Glaucoma, a leading cause of blindness worldwide, occurs when the eye drainage system fails, leading to fluid buildup and increased pressure.
New research suggests the immune system may play a direct role in preventing that damage. In a study published in Immunity, scientists identified a specialized population of immune cells, known as resident macrophages, that help keep the eye’s drainage system functioning properly.
The study used fluorescently tagged resident macrophages in mouse eyes, finding that these cells regulate intraocular pressure (IOP) by controlling extracellular matrix turnover in the eye’s outflow tissues.
A persistent problem in glaucoma care
Current glaucoma treatments focus on lowering IOP, typically by reducing fluid production or improving its drainage, but these approaches do not always prevent disease progression.
“Despite our existing treatments, glaucoma remains a leading cause of permanent vision loss, with some patients still going blind from glaucoma,” said Dr. Katy Liu, assistant professor of ophthalmology at Duke Eye Center and lead author of the study. “New treatments that target the source of the disease are needed.”
Tracking immune cells in the eye
The researchers focused on macrophages, immune cells known for clearing debris and maintaining tissue health. While macrophages are abundant in the eye’s drainage pathway, their function in regulating pressure was unknown.
Using genetically engineered mice, the team tracked macrophage populations over time and distinguished between two types: long-lived resident macrophages, which persist in tissues, and monocyte-derived macrophages, which are continually replenished from the bloodstream.
They found that resident macrophages were concentrated in the region responsible for generating most of the eye’s outflow resistance, while monocyte-derived macrophages were more common in downstream vessels.
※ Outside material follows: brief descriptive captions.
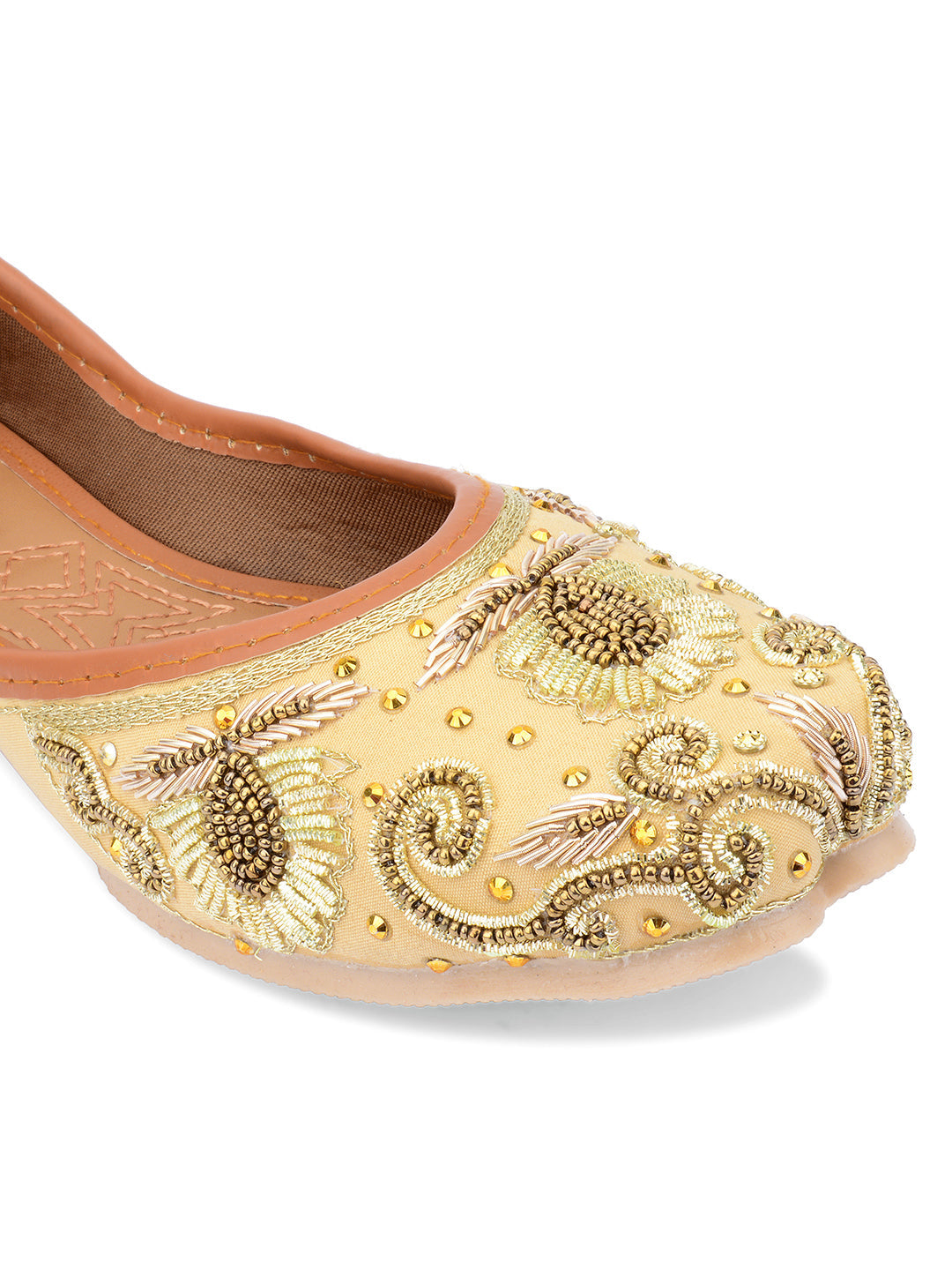 Desi Colour Women Indian Ethnic Footwear-Gold Dabka Emb | Grocsy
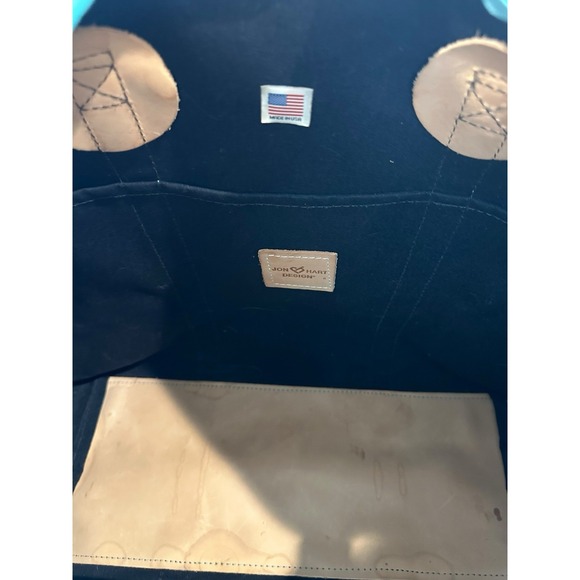 Jon Hart The Weekender Travel Bag Blue Coated Canvas Duffle Tote Luggage - Picture 10 of 11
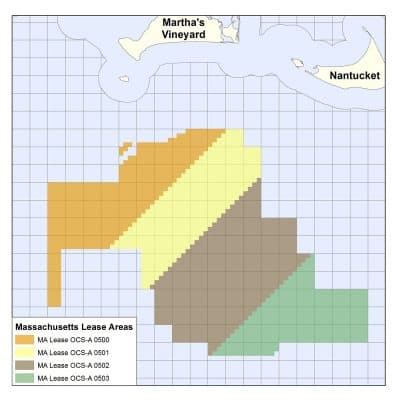 Areas off of Massachusetts available for lease (Courtesy Bureau of Energy Management)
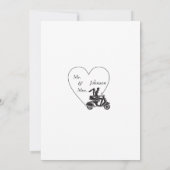 Paar op uitnodiging van het motorfietshuwelijk (Achterkant)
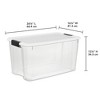 Sterilite 70 Quart Clear Plastic Stackable Storage Container Bin Box Tote with White Latching Lid Organizing Solution for Home & Classroom - image 2 of 4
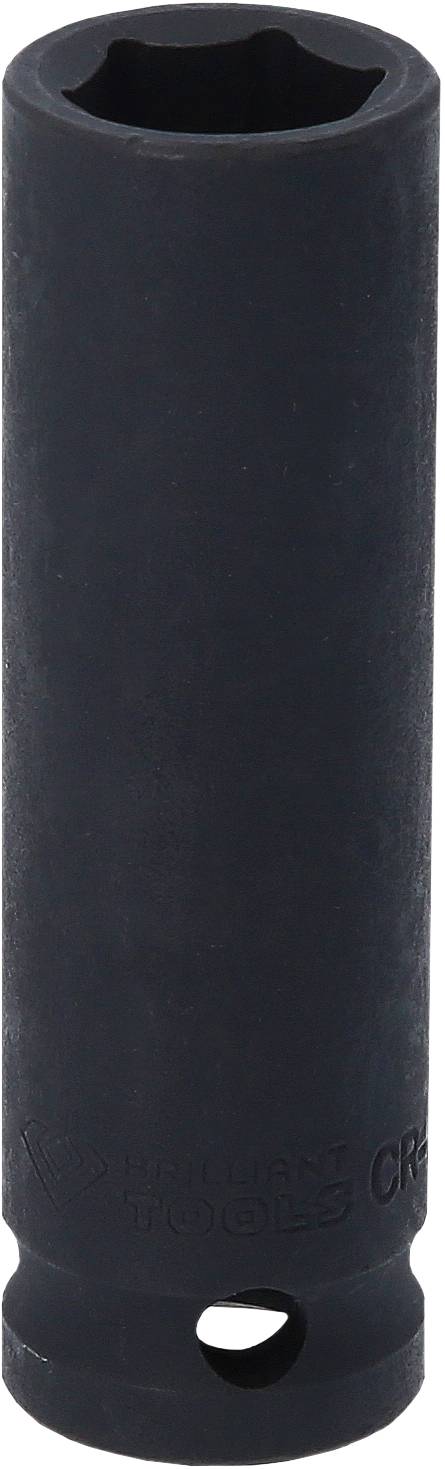 Czarny klucz nasadowy wykonany z metalu, cylindryczny z sześciokątnym otworem, przeznaczony do dokręcania lub odkręcania nakrętek.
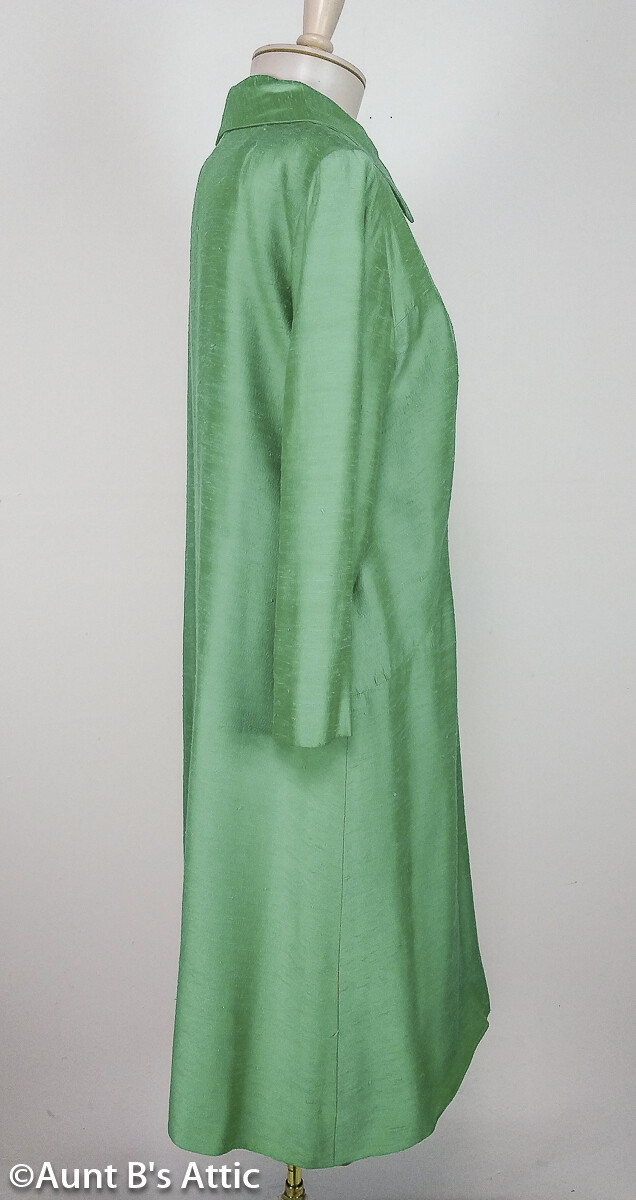 Vintage 60’s Spring Handmade Matching Gr Sleeveless Dress & 5 Button Coat M/L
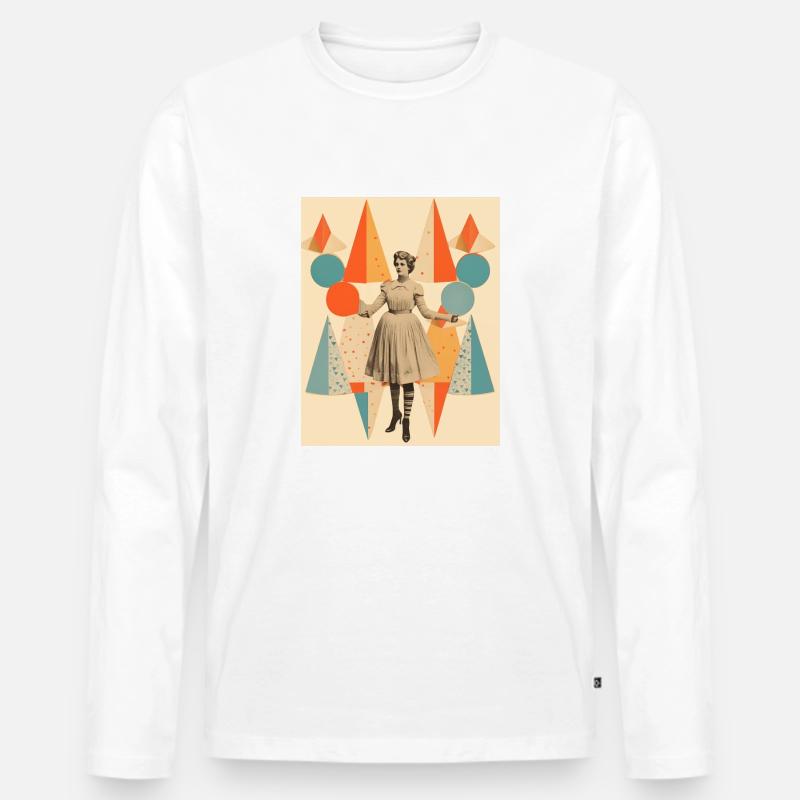 Zirkusdame Papiercollage - Männer Premium Bio Langarmshirt - Weiß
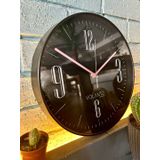 VOLANTE® Modern Duvar Saatleri INFINITY Serisi 30 cm Ø Gerçek Cam Ev/Ofis/Mutfak/Sınıf/Okul Sessiz & Akar (ALTIN) (SİYAH-PEMBE)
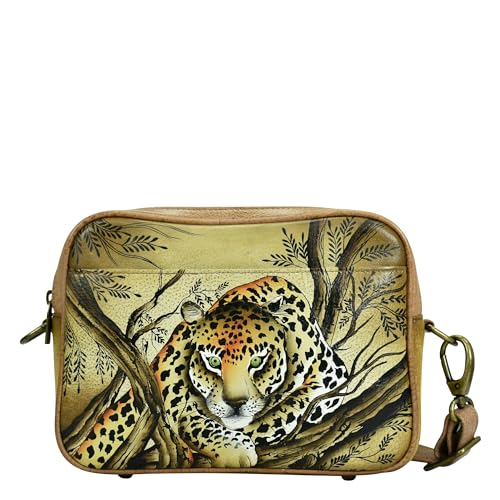 Anna by Anuschka Damen Twin Zippered Crossbody Umhängetasche mit Zwei Reißverschlüssen, Afrikanischer Leopard, Hellbraun von Anna by Anuschka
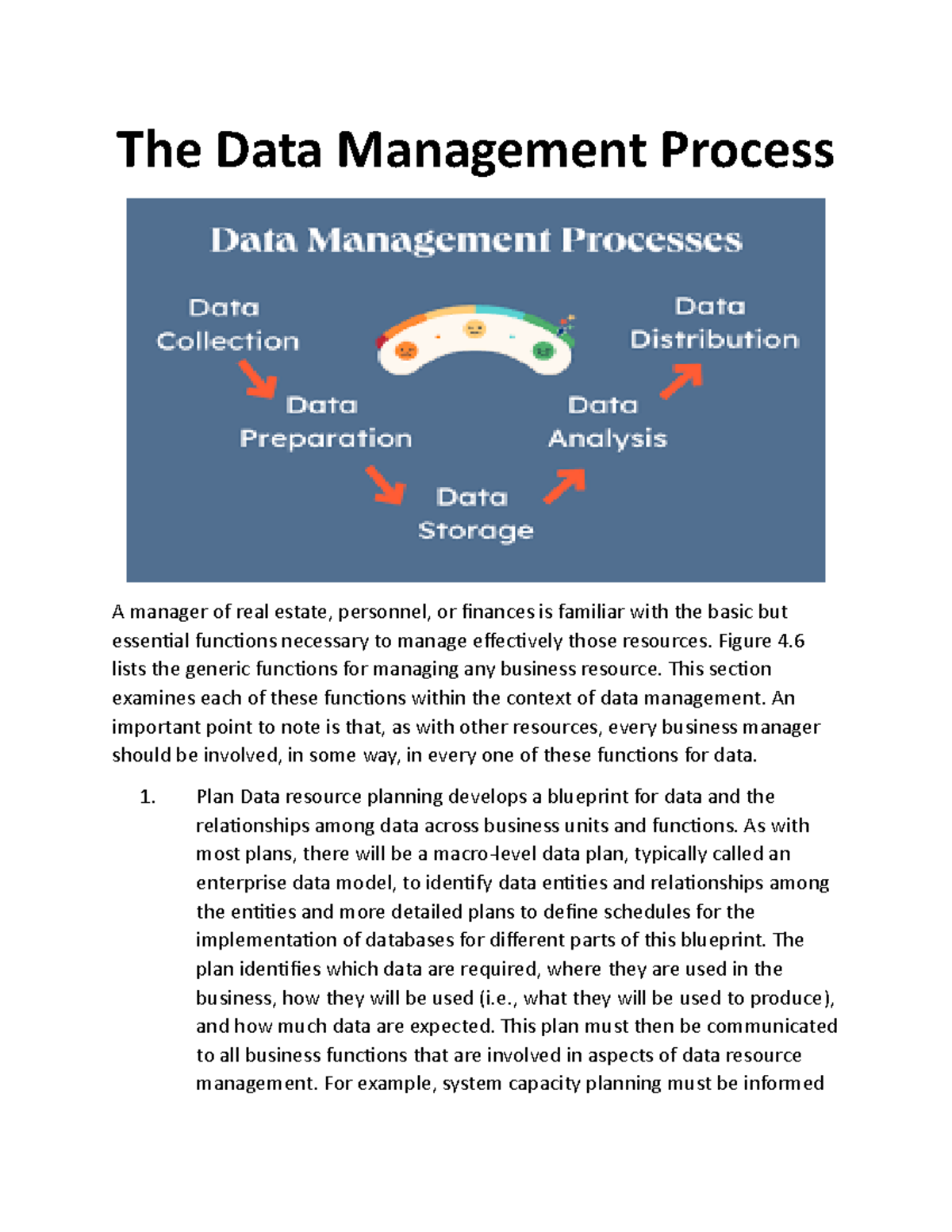 The Data Management Process - Figure 4. lists the generic functions for ...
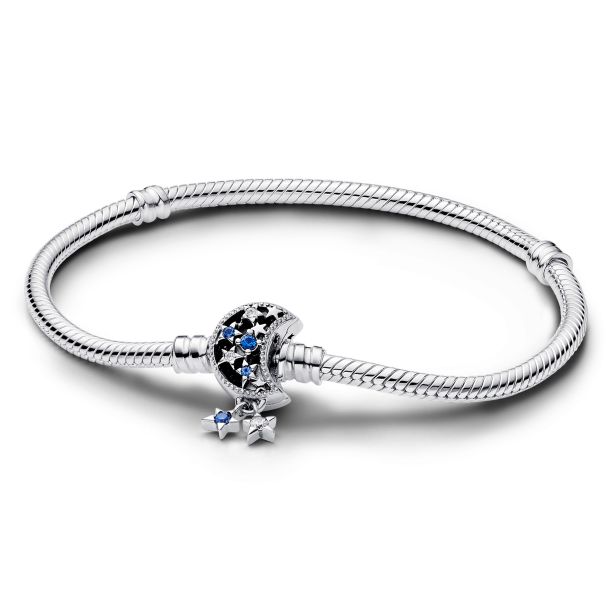 Pandora Moments Cubic Zirconia Sparkling Infinity Heart Clasp Snake Chain Bracelet - Silver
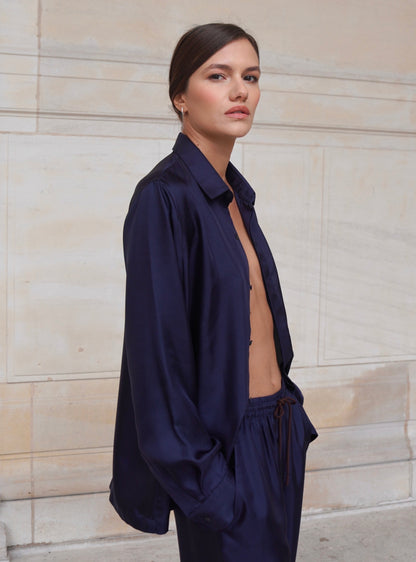 SAVOY SHIRT IN OXFORD BLUE SILK TWILL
Removing the “cleanup crew”
To test function, the researchers selectively depleted resident macrophages. Within four days, this led to a measurable increase in IOP—from 16.9 to 18.4 mmHg—and a 59% reduction in outflow facility, a measure of how easily fluid exits the eye. They also found that extracellular matrix accumulated in the outflow tract, increasing resistance to fluid drainage.
“Resident macrophages are needed to maintain healthy intraocular pressure in the outflow tract,” Liu said. “Without them, extracellular matrix material accumulates in the outflow tract tissues and intraocular pressure increases.”
By contrast, removing monocyte-derived macrophages did not affect IOP or fluid dynamics, underscoring that not all immune cells in the tissue perform the same function. “We found that resident macrophages, but not all macrophages, work to maintain healthy IOP,” Liu said. “The function of other macrophage populations is currently unknown.”
Targeting the source of pressure dysregulation
The findings suggest that resident macrophages act to prevent buildup in the eye’s drainage pathway and preserve normal pressure. In glaucoma, dysfunction in this outflow system is a key driver of disease.
“In open-angle glaucoma, the most common form of glaucoma, the source of the disease is dysfunction in the outflow tract. Targeting resident macrophages would address the source of the pressure dysregulation, which the majority of glaucoma therapies do not currently do,” Liu explained.
While the study was conducted in mice, Liu is interested in determining whether similar mechanisms exist in humans: “Our next steps are to identify and compare resident macrophages and their functional roles in the outflow tract of healthy human eyes versus eyes with glaucoma.”
If confirmed, the findings could open the door to new treatments that go beyond lowering pressure and instead restore the normal function of the eye drainage system.
Reference: Liu KC, Grimsrud AO, Suarez MF, et al. Resident tissue macrophages maintain intraocular pressure homeostasis. Immunity. 2026. doi:10.1016/j.immuni.2026.01.025
About the interviewee:
Dr. Katy Liu is an associate professor in the Department of Ophthalmology at the Duke University Eye Center. She is a board-certified, glaucoma fellowship-trained glaucoma specialist and clinician-scientist with a PhD in Cell & Molecular Physiology, and her primary focus is to make basic science discoveries that can be translated from the bench to glaucoma patients.